Grimes said she visited the National Law Enforcement Officers Memorial in Washington, D.C., earlier this week to pay tribute to her fiance.

About half of the 100 or so people who attended Friday's event were from law enforcement agencies across Washington County. In addition to honoring Nicholson, Smithsburg Police Chief George Knight presented one of his officers, Jonathan Witmer, with a lifesaving award for responding to a call to help a person who had overdosed on narcotics last year off Crystal Falls Drive.

As speakers praised Nicholson, people in the audience fanned themselves to cool off in the humid weather.
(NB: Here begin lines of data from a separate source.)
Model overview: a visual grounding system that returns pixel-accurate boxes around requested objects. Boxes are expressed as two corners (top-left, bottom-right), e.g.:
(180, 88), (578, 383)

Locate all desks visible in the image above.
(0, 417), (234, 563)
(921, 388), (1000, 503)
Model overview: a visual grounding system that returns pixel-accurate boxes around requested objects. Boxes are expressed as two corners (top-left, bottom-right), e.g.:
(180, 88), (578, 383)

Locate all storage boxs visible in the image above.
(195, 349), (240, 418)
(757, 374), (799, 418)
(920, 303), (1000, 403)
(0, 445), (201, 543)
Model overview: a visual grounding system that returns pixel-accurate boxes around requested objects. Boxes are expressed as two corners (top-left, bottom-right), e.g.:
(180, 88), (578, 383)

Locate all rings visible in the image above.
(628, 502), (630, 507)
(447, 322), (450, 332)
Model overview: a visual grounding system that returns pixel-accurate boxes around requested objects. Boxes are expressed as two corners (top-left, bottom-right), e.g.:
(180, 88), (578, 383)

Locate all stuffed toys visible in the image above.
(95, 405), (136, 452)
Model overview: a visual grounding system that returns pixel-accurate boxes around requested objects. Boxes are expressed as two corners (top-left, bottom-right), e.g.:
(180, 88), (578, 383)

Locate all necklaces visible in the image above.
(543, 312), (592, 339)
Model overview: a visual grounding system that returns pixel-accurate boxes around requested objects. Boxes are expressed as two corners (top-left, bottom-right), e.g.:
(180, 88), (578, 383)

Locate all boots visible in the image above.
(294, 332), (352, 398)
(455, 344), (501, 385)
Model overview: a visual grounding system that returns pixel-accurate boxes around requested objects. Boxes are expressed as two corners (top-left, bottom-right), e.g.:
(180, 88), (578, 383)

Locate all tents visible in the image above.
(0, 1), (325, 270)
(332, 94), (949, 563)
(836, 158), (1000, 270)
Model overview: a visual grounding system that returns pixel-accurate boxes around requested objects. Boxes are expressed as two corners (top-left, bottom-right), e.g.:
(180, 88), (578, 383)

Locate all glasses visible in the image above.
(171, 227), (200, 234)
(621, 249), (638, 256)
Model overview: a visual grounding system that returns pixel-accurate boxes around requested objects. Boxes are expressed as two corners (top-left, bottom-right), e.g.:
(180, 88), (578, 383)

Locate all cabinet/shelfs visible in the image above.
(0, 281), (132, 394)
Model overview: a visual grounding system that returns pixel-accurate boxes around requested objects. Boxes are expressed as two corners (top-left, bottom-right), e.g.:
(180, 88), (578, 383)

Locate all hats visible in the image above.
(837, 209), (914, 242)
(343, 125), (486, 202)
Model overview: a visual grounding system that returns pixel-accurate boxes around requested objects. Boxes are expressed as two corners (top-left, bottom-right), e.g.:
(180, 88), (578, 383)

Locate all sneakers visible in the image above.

Taps was played by Chris Taylor, a student at Smithsburg High School.

Stefanie Deener, 19, and Lacey Weaver, 20, said before the ceremony began that they knew Nicholson from the days when he used to patrol the area around Smithsburg High School.

"He was there every afternoon when school let out," Weaver said. "He was just nice to everybody. He helped everyone out."

Paul Highbarger, Nicholson's stepfather, said after the ceremony that his stepson almost died at birth because of a severe heart defect.

"God saved Chris then because He would need him later," Highbarger said. "God only knows what he prevented that night."

Nicholson's mother, Karen Highbarger, said she wanted to thank everyone who has stepped forward to offer their support.

"I feel very honored and very blessed," she said. "The community and the police family has supported us. It's been a blessing."